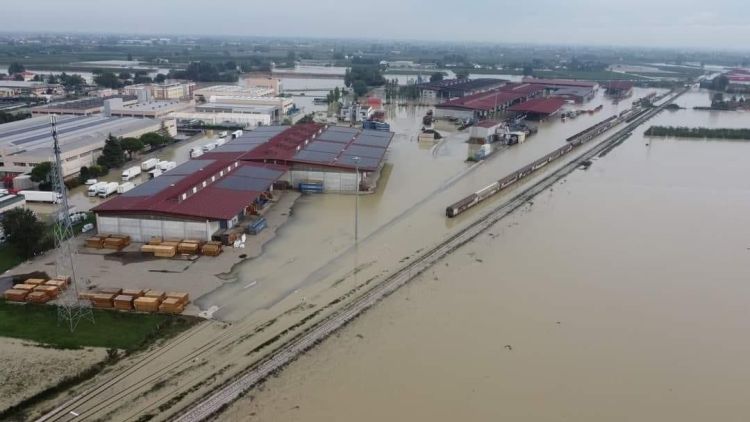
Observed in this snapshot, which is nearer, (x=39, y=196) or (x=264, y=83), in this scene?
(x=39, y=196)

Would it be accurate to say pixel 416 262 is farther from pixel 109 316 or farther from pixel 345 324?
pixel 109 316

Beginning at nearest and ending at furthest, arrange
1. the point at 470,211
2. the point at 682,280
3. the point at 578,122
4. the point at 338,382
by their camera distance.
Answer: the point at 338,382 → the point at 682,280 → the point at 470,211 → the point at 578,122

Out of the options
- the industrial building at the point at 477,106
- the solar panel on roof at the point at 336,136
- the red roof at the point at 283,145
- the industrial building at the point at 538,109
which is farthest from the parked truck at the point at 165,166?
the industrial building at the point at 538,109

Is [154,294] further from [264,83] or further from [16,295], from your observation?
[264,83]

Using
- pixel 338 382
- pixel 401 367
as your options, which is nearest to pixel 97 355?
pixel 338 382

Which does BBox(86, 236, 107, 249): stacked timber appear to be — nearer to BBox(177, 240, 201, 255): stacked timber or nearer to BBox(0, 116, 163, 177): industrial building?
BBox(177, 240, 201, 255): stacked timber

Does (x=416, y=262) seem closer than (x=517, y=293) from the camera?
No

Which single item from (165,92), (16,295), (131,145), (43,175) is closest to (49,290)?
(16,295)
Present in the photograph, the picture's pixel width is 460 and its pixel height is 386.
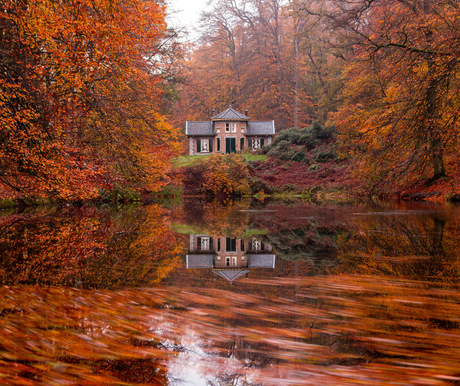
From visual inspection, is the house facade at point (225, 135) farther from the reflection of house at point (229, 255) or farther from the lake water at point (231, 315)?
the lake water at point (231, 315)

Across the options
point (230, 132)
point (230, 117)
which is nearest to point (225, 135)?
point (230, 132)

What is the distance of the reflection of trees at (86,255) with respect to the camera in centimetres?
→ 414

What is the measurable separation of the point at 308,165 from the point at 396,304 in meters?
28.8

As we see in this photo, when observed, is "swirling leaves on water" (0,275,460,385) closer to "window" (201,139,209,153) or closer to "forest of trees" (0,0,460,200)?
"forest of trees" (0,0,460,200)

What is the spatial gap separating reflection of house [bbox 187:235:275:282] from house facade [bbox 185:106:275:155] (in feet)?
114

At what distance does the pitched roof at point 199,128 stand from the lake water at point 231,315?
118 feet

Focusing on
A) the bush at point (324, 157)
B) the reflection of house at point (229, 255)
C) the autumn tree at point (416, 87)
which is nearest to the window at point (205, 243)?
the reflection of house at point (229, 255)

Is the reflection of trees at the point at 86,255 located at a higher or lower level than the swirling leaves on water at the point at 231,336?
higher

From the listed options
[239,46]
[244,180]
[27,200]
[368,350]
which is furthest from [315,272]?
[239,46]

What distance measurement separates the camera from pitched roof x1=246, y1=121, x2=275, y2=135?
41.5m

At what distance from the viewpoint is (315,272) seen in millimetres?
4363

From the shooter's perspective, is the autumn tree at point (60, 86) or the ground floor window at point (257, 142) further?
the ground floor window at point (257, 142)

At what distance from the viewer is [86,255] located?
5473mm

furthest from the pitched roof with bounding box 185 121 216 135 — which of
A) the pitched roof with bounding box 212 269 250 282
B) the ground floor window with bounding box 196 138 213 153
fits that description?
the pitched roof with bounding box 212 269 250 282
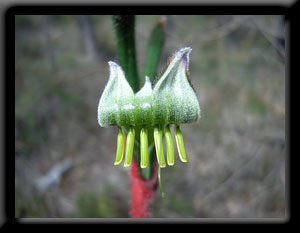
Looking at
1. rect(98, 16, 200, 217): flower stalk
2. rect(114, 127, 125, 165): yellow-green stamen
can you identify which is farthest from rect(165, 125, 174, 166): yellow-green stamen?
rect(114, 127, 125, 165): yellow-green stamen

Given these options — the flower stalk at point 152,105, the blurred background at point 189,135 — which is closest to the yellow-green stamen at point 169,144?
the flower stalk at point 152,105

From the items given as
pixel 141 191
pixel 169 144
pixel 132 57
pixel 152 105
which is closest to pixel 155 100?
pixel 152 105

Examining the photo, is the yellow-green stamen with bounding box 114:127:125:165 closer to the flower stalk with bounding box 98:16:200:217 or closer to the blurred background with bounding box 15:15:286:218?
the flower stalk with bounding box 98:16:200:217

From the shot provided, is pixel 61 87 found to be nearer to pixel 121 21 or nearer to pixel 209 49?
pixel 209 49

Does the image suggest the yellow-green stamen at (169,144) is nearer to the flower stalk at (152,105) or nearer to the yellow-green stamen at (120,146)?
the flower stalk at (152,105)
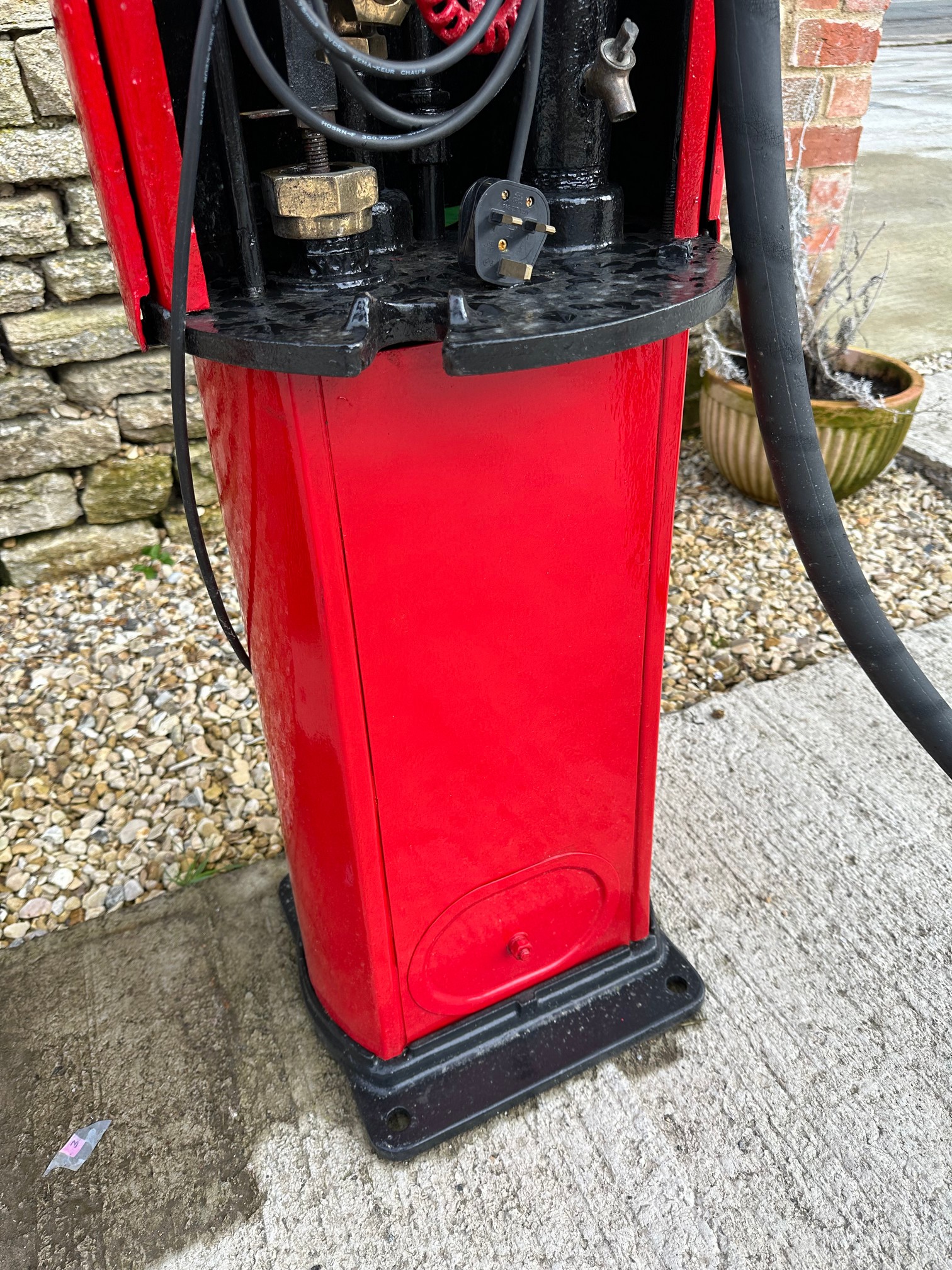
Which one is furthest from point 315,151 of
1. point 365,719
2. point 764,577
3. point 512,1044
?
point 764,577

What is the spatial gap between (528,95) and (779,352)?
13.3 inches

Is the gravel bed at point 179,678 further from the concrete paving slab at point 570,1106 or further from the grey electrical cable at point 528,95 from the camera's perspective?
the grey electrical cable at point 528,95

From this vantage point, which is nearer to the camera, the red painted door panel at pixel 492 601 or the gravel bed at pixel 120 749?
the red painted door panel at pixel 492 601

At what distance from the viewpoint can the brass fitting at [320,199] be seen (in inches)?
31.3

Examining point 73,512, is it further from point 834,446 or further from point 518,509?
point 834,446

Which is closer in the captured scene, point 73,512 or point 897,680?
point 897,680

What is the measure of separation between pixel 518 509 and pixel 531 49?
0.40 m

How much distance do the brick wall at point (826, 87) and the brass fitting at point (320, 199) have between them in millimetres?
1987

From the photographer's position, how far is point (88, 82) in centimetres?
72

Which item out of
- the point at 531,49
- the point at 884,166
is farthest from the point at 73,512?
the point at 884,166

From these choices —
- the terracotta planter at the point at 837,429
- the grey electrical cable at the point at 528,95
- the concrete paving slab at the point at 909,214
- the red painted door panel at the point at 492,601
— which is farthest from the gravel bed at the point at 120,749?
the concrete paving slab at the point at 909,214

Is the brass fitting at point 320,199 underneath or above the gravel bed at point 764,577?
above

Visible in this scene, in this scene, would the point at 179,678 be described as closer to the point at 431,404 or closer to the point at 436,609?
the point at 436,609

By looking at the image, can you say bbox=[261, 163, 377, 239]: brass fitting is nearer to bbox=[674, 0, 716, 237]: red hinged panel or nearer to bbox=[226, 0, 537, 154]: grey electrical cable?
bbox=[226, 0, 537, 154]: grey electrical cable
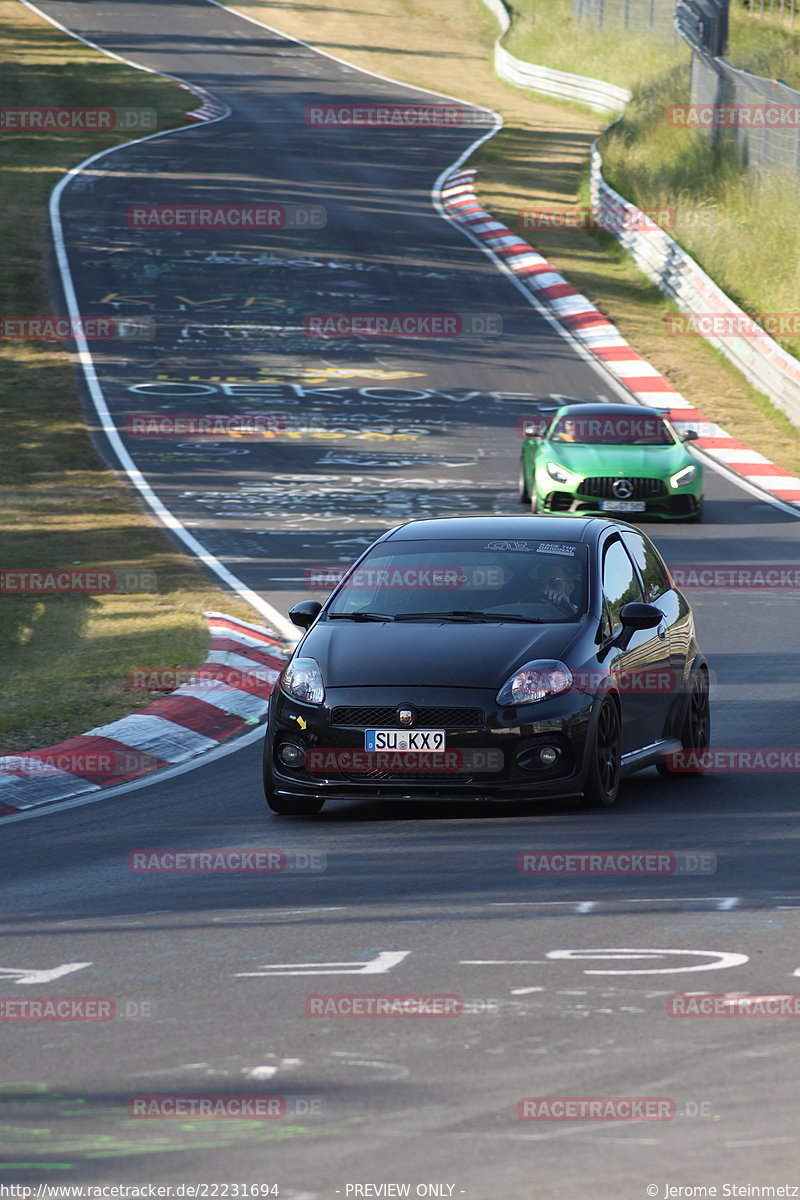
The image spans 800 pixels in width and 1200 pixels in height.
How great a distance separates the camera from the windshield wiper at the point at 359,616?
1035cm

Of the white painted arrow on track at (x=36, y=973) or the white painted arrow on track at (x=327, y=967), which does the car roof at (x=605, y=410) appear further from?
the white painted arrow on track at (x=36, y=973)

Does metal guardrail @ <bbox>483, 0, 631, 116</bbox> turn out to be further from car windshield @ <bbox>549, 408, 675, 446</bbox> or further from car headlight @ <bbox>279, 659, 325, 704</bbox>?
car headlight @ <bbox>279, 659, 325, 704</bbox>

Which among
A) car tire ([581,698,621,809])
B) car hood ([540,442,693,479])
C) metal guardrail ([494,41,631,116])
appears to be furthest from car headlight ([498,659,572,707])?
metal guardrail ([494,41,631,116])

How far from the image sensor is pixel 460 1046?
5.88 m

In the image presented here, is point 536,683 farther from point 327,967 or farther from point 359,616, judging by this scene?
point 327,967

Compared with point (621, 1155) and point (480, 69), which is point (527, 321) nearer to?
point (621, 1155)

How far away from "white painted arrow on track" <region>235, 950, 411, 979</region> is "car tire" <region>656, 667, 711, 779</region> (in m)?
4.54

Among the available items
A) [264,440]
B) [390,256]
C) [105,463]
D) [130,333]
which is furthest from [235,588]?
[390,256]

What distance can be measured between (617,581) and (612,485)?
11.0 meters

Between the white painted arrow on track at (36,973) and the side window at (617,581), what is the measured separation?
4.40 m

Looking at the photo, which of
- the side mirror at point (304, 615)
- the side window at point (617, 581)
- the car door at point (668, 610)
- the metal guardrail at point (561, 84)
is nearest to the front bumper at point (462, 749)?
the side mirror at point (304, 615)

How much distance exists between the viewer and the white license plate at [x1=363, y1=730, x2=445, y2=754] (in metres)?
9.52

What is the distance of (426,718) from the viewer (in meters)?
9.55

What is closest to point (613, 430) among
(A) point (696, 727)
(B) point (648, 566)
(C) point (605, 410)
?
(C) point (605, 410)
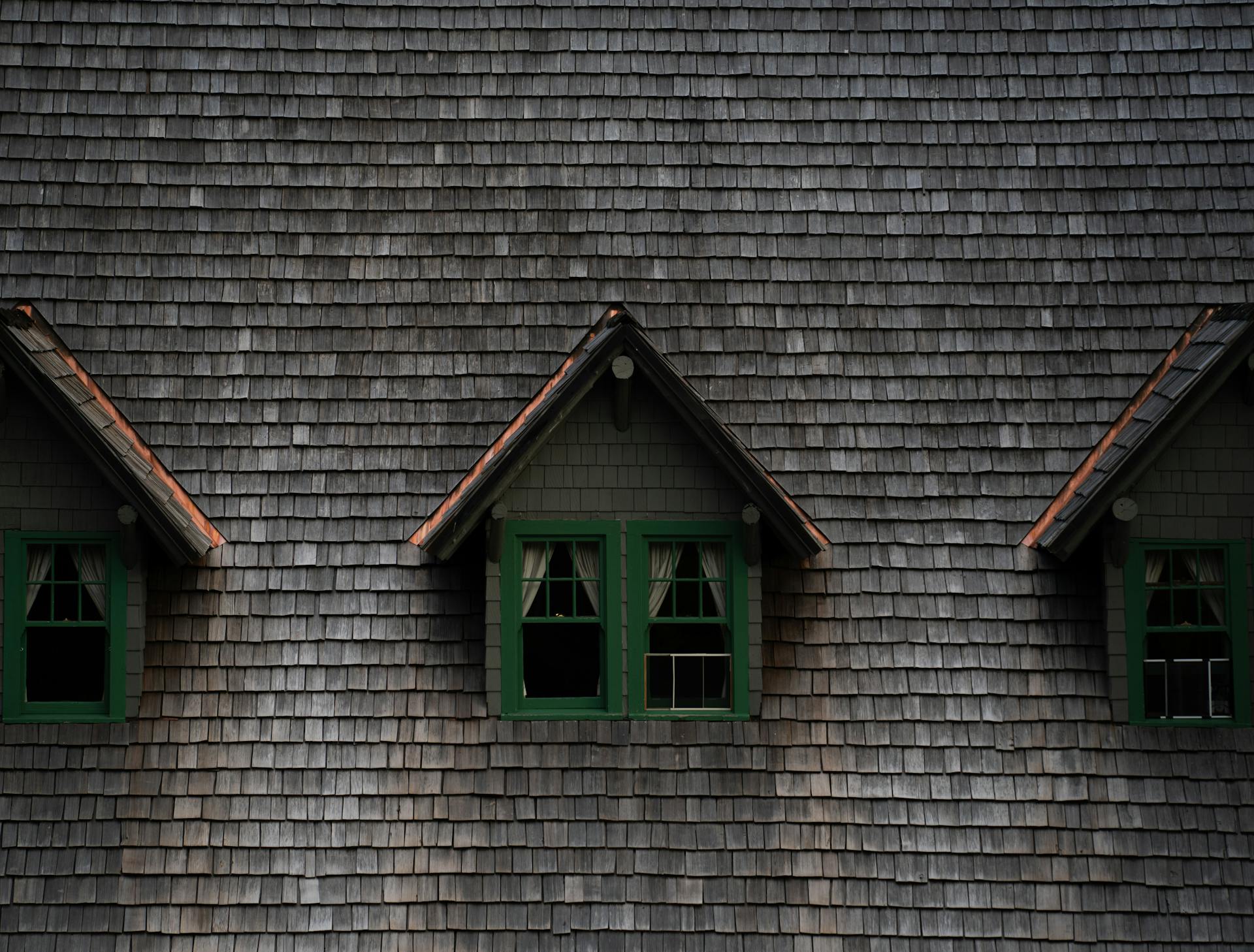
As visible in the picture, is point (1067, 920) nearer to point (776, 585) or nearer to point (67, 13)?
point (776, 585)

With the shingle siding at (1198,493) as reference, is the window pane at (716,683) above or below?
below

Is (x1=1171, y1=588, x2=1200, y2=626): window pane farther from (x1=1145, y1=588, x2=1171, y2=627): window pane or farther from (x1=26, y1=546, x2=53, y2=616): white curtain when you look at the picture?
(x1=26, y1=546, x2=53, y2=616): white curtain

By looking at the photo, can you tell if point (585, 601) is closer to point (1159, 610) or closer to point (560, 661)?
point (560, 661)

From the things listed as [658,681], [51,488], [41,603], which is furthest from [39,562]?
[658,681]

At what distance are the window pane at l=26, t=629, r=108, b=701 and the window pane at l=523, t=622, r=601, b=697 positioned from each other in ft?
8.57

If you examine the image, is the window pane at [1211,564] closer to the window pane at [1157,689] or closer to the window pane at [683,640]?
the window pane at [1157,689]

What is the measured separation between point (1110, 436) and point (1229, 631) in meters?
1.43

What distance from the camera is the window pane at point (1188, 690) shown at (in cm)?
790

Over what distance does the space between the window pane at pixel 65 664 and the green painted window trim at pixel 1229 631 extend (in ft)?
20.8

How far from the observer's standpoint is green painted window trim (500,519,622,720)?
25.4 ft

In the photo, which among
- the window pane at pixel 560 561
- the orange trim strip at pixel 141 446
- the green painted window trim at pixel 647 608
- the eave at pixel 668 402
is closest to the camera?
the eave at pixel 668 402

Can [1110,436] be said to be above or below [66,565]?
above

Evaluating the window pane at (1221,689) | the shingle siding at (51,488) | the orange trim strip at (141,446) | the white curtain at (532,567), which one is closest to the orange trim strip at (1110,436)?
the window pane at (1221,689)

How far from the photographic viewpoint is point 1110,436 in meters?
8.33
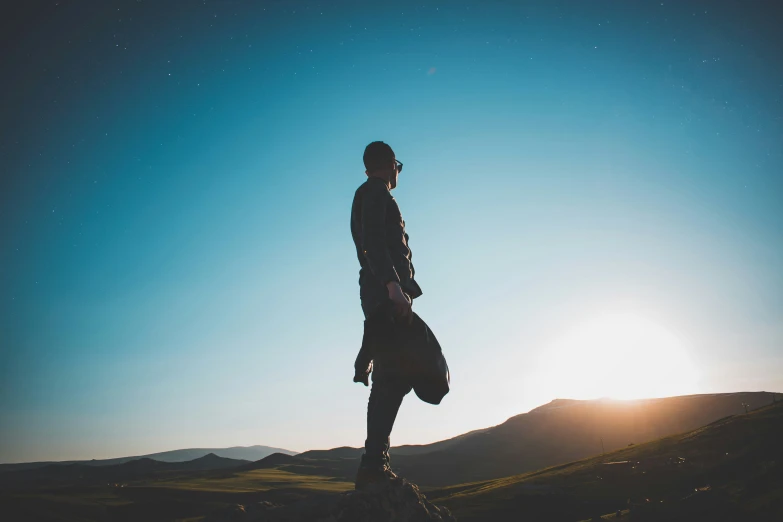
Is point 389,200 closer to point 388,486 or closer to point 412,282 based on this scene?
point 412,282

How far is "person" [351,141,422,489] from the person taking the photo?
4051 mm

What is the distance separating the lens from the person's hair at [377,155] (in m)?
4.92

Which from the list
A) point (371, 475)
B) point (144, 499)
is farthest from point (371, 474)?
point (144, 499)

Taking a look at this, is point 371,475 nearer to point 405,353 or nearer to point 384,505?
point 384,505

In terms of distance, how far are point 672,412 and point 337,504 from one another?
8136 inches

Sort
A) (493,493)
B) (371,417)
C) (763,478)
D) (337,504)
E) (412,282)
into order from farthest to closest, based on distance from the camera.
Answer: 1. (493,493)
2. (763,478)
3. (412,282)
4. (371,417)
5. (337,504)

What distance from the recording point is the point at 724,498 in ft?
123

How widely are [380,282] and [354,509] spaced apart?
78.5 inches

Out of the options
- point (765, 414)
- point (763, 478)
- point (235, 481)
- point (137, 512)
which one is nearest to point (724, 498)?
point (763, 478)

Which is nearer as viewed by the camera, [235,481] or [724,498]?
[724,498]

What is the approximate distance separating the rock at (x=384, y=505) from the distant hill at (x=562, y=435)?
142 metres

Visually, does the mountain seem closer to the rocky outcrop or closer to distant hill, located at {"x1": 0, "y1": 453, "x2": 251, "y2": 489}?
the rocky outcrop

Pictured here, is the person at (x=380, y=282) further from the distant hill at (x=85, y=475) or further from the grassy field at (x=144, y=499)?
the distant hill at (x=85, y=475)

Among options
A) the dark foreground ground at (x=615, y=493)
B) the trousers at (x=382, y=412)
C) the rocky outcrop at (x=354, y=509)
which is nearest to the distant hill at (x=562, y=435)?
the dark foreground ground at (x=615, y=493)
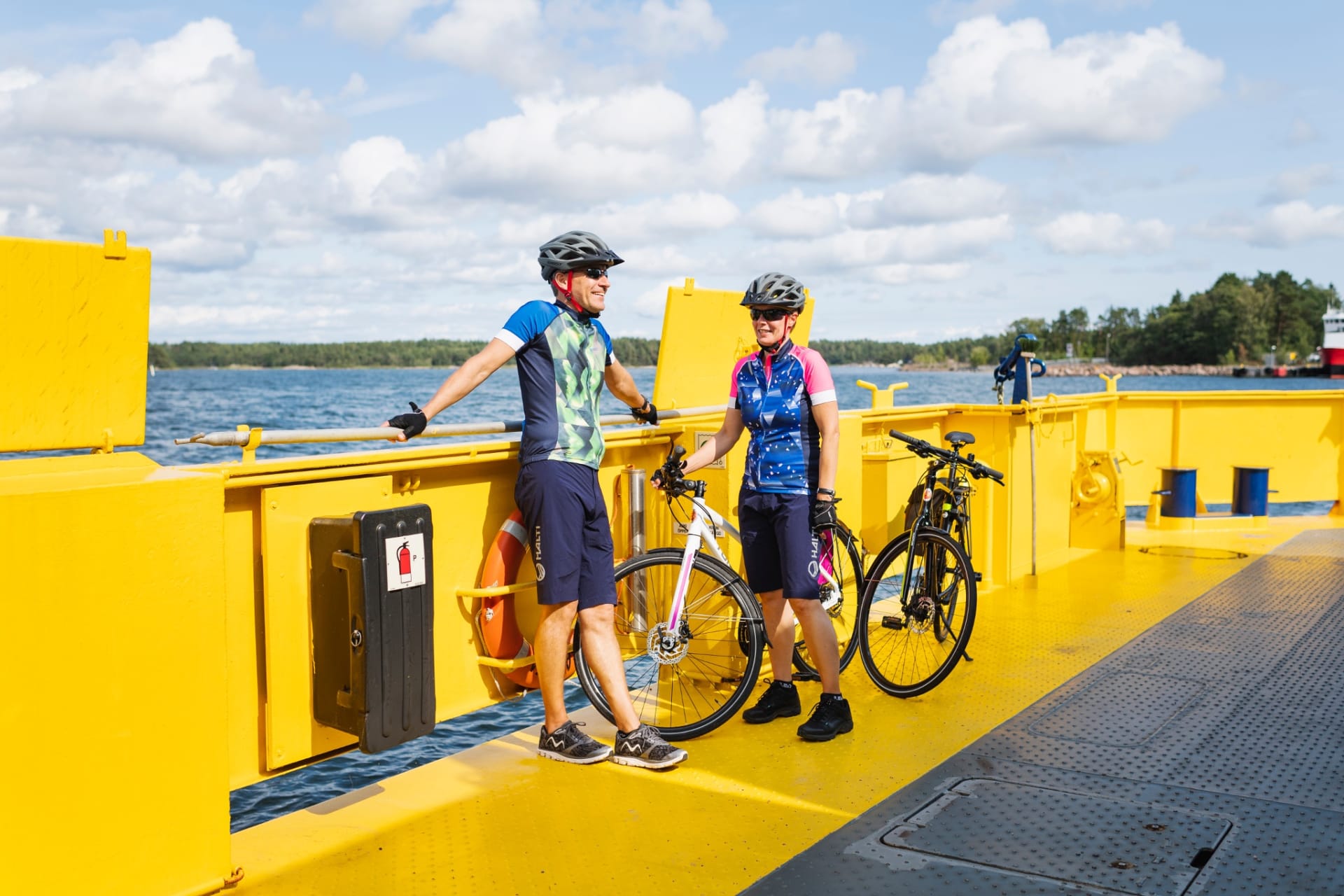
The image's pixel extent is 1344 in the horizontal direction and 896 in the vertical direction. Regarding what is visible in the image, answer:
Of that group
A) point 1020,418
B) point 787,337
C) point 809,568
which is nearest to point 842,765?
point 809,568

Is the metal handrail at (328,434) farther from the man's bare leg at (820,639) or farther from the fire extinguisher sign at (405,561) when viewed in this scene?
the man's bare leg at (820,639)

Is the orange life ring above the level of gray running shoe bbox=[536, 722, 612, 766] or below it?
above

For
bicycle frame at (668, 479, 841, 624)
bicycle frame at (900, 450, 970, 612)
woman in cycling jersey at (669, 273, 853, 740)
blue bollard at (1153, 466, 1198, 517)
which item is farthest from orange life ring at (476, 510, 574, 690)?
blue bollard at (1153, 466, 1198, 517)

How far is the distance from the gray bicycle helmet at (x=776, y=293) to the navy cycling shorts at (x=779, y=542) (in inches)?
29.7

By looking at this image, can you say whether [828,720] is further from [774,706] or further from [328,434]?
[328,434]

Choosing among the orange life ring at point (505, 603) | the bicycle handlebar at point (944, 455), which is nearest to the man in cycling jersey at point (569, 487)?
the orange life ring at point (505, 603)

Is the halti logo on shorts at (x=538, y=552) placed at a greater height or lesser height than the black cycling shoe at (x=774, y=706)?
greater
● ● ● ●
→ WORK TO DO: Write out the lines of the listing from the one that holds "Among options" to the very last line, both included, exactly as they appear and without any pictures.

→ CORRECT RESULT:
Among options
A) the dark foreground ground at (x=615, y=493)
B) the trousers at (x=382, y=412)
C) the rocky outcrop at (x=354, y=509)
which is nearest to the distant hill at (x=562, y=435)?
the dark foreground ground at (x=615, y=493)
The image's pixel extent is 1344 in the horizontal direction and 896 in the vertical direction. Regarding what is visible in the image, answer:
Of that group
A) point 1020,418
B) point 787,337
C) point 809,568
which is nearest to point 842,765?
point 809,568

Is the metal handrail at (328,434) farther from the man's bare leg at (820,639) or farther from the fire extinguisher sign at (405,561) when viewed in this scene?
the man's bare leg at (820,639)

Is the orange life ring above the level of gray running shoe bbox=[536, 722, 612, 766] or below it?
above

For
bicycle frame at (668, 479, 841, 624)
bicycle frame at (900, 450, 970, 612)
woman in cycling jersey at (669, 273, 853, 740)
blue bollard at (1153, 466, 1198, 517)
which item is farthest from orange life ring at (476, 510, 574, 690)?
blue bollard at (1153, 466, 1198, 517)

How far is the distance from the gray bicycle helmet at (x=776, y=293) to the navy cycling shorts at (x=779, y=542) (in inches)?
29.7

By looking at this image, can you say whether [828,720] is further from [774,706] or further from [328,434]?
[328,434]

Choosing among the orange life ring at point (505, 603) | the bicycle handlebar at point (944, 455), which is nearest to the man in cycling jersey at point (569, 487)?
the orange life ring at point (505, 603)

Is the halti logo on shorts at (x=538, y=552) placed at a greater height or lesser height than the black cycling shoe at (x=774, y=706)?
greater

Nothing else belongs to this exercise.